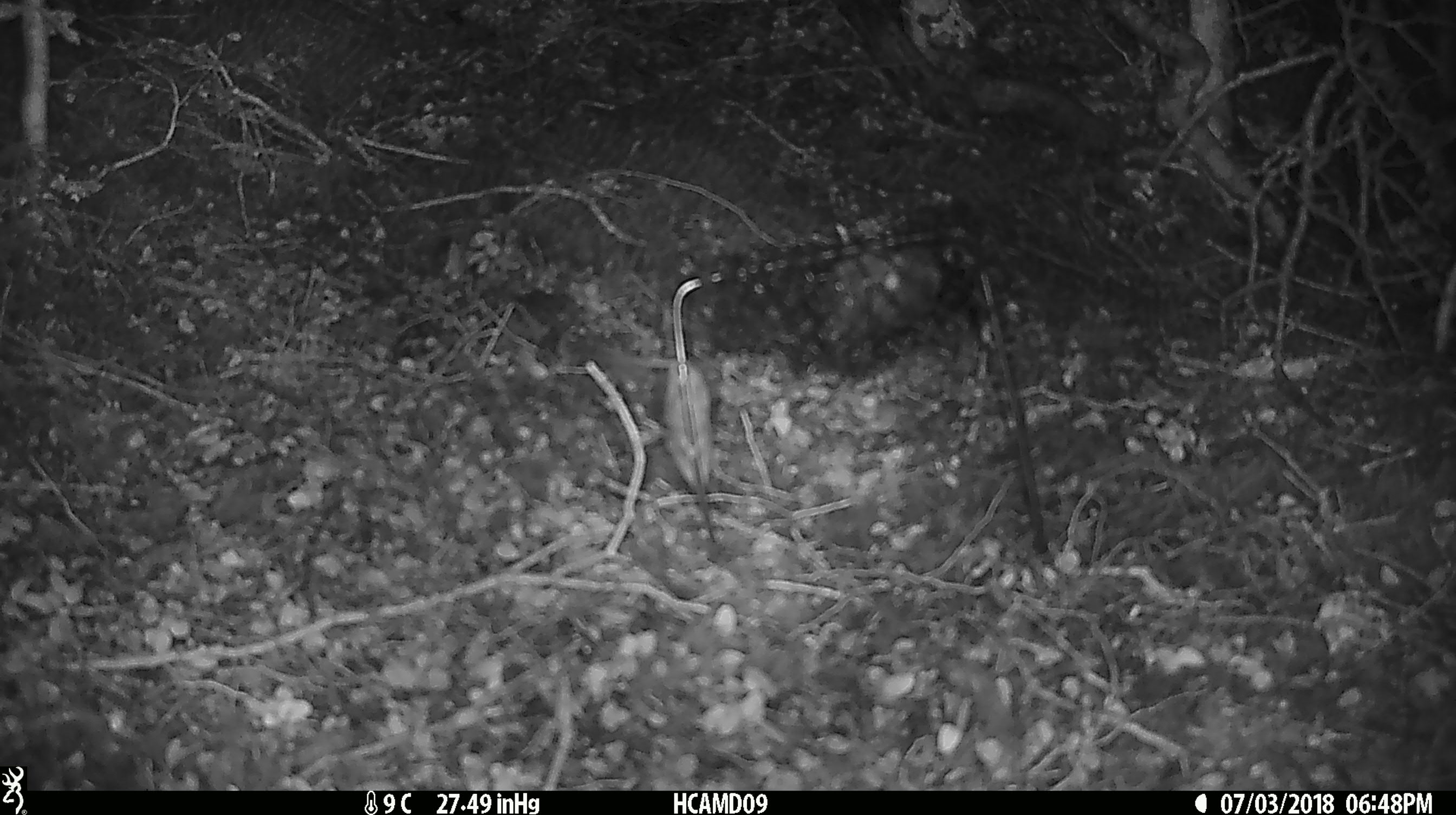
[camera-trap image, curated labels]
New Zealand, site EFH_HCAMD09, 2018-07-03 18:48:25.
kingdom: Animalia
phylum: Chordata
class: Mammalia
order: Rodentia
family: Muridae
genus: Mus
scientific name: Mus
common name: mouse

***

- _WORK REQUIRED_
Output every line above exactly as it stands, and drop any picture.

- _RESPONSE AREA_
[camera-trap image, curated labels]
New Zealand, site EFH_HCAMD09, 2018-07-03 18:48:25.
kingdom: Animalia
phylum: Chordata
class: Mammalia
order: Rodentia
family: Muridae
genus: Mus
scientific name: Mus
common name: mouse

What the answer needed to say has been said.